The application for determining a hierarchical clustering for a group comprising a plurality of items 916 further comprises instructions for providing an indication of the hierarchical clustering tree.
It will be appreciated that the memory unit 912 may further comprise data 918 used by the application for determining a hierarchical clustering for a group comprising a plurality of items.
It will be also appreciated that there is also disclosed a non-transitory computer-readable storage medium. The non-transitory computer-readable storage medium is used for storing computer-executable instructions which, when executed, cause a processing device to perform a method for determining a hierarchical clustering for a group comprising a plurality of items, the method comprising providing an indication of a similarity matrix for a plurality of items; generating an optimization problem for determining a list of at least one permutation of items in the similarity matrix such that the similarity matrix is quasi-block diagonalized with the at least one permutation of items; transmitting an indication of the optimization problem to a given optimization oracle, wherein the optimization oracle comprises a digital computer embedding a binary quadratic programming problem as an Ising spin model and an analog computer that carries out an optimization of a configuration of spins in the Ising spin model; obtaining an indication of a solution to the optimization problem from the given optimization oracle, the indication of a solution comprising the list of at least one permutation of items; reordering the similarity matrix using the list of at least one permutation of items; creating a hierarchical clustering tree using the reordered similarity matrix wherein the dividing of a node comprising a given number of items into two clusters comprises selecting a submatrix of the reordered similarity matrix associated with the given number of items, evaluating possible split points, choosing a given split point according to a criterion and generating the two clusters using the chosen split point and providing an indication of the hierarchical clustering tree.
Although the above description relates to specific embodiments as presently contemplated by the inventors, it will be understood that the invention in its broad aspect includes functional equivalents of the elements described herein.

Claims

1. A computer-implemented method for determining a hierarchical clustering for a group comprising a plurality of items, the method comprising:

use of a processing device for:

providing an indication of a similarity matrix for a plurality of items;

generating an optimization problem for determining a list of at least one permutation of items in the similarity matrix such that the similarity matrix is quasi-block diagonalized with the at least one permutation of items;

transmitting an indication of the optimization problem to a given optimization oracle, wherein the optimization oracle comprises a digital computer embedding a binary quadratic programming problem as an Ising spin model and an analog computer that carries out an optimization of a configuration of spins in the Ising spin model;

obtaining an indication of a solution to the optimization problem from the given optimization oracle, the indication of a solution comprising the list of at least one permutation of items;

reordering the similarity matrix using the list of at least one permutation of items;

creating a hierarchical clustering tree using the reordered similarity matrix wherein the dividing of a node comprising a given number of items of the hierarchical clustering tree into two clusters comprises selecting a submatrix of the reordered similarity matrix associated with the given number of items, evaluating possible split points, choosing a given split point according to a criterion and generating the two clusters using the chosen split point; and

providing an indication of the hierarchical clustering tree.
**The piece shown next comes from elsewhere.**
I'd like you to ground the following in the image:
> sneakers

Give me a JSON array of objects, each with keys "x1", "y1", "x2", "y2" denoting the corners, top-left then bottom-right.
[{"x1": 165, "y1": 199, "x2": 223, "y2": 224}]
2. The method as claimed in claim 1, wherein the indication of a similarity matrix is provided by a user interacting with the processing device.

3. The method as claimed in claim 1, wherein the indication of a similarity matrix is obtained from a memory unit of the processing device.

4. The method as claimed in claim 1, wherein the indication of a similarity matrix is obtained from a remote processing device operatively connected with the processing device using a data network.

5. The method as claimed in claim 1, wherein the providing of an indication of a similarity matrix for a plurality of items comprises generating the similarity matrix using a list of the plurality of items.

6. The method as claimed in claim 1, wherein the optimization problem is converted into an optimization problem suitable for the optimization oracle.

7. The method as claimed in claim 1, wherein the optimization problem comprises an objective function.

8. The method as claimed in claim 7, wherein the objective function is translated in a quadratic unconstrained binary optimization problem.

9. The method as claimed in claim 1, wherein the obtaining of an indication of a solution to the optimization problem from the given optimization oracle comprises performing a post-processing to improve the solution.

10. The method as claimed in claim 1, wherein the criterion comprises minimizing a matrix measure associated with the selected submatrix.

11. The method as claimed in claim 10, wherein the matrix measure comprises a mean absolute value of off-diagonal blocks' entries of the selected submatrix.

12. The method as claimed in claim 10, wherein the matrix measure comprises a Frobenius norm of off-diagonal blocks' entries of the selected submatrix.

13. The method as claimed in claim 1, wherein the indication of the hierarchical clustering tree is stored in a memory unit of the processing device.

14. The method as claimed in claim 1, wherein the indication of the hierarchical clustering tree is transmitted to a remote processing device operatively connected to the processing device.

15. A processing device for determining a hierarchical clustering for a group comprising a plurality of items, the processing device comprising:

a central processing unit;

a display device;

a communication port;

a memory unit comprising an application for determining a hierarchical clustering for a group comprising a plurality of items, the application comprising:

instructions for providing an indication of a similarity matrix for a plurality of items,

instructions for generating an optimization problem for determining a list of at least one permutation of items in the similarity matrix such that the similarity matrix is quasi-block diagonalized with the at least one permutation of items,

instructions for transmitting an indication of the optimization problem to a given optimization oracle operatively connected to the processing device using the communication port, wherein the optimization oracle comprises a digital computer embedding a binary quadratic programming problem as an Ising spin model and an analog computer that carries out an optimization of a configuration of spins in the Ising spin model,

instructions for obtaining an indication of a solution to the optimization problem from the given optimization oracle, the indication of a solution comprising the list of at least one permutation of items,

instructions for reordering the similarity matrix using the list of at least one permutation of items,

instructions for creating a hierarchical clustering tree using the reordered similarity matrix wherein the dividing of a node comprising a given number of items into two clusters comprises selecting a submatrix of the reordered similarity matrix associated with the given number of items, evaluating possible split points, choosing a given split point according to a criterion and generating the two clusters using the chosen split point and

instructions for providing an indication of the hierarchical clustering tree; and

a data bus for interconnecting the central processing unit, the display device, the communication port and the memory unit.

16. A non-transitory computer-readable storage medium for storing computer-executable instructions which, when executed, cause a processing device to perform a method for determining a hierarchical clustering for a group comprising a plurality of items, the method comprising:

providing an indication of a similarity matrix for a plurality of items;

creating a hierarchical clustering tree using the reordered similarity matrix wherein the dividing of a node comprising a given number of items into two clusters comprises selecting a submatrix of the reordered similarity matrix associated with the given number of items, evaluating possible split points, choosing a given split point according to a criterion and generating the two clusters using the chosen split point; and

providing an indication of the hierarchical clustering tree.

17. A method for determining allocation weights for a plurality of items, the method comprising:

obtaining an indication of historical time series data for a plurality of items;

computing a covariance matrix of the plurality of items to provide a similarity matrix between the items of the plurality of items;

generating a hierarchical tree for the plurality of items according to the computer-implemented method claimed in claim 1 using the similarity matrix;

updating allocation weights recursively using the generated hierarchical tree;

providing an indication of the allocation weights.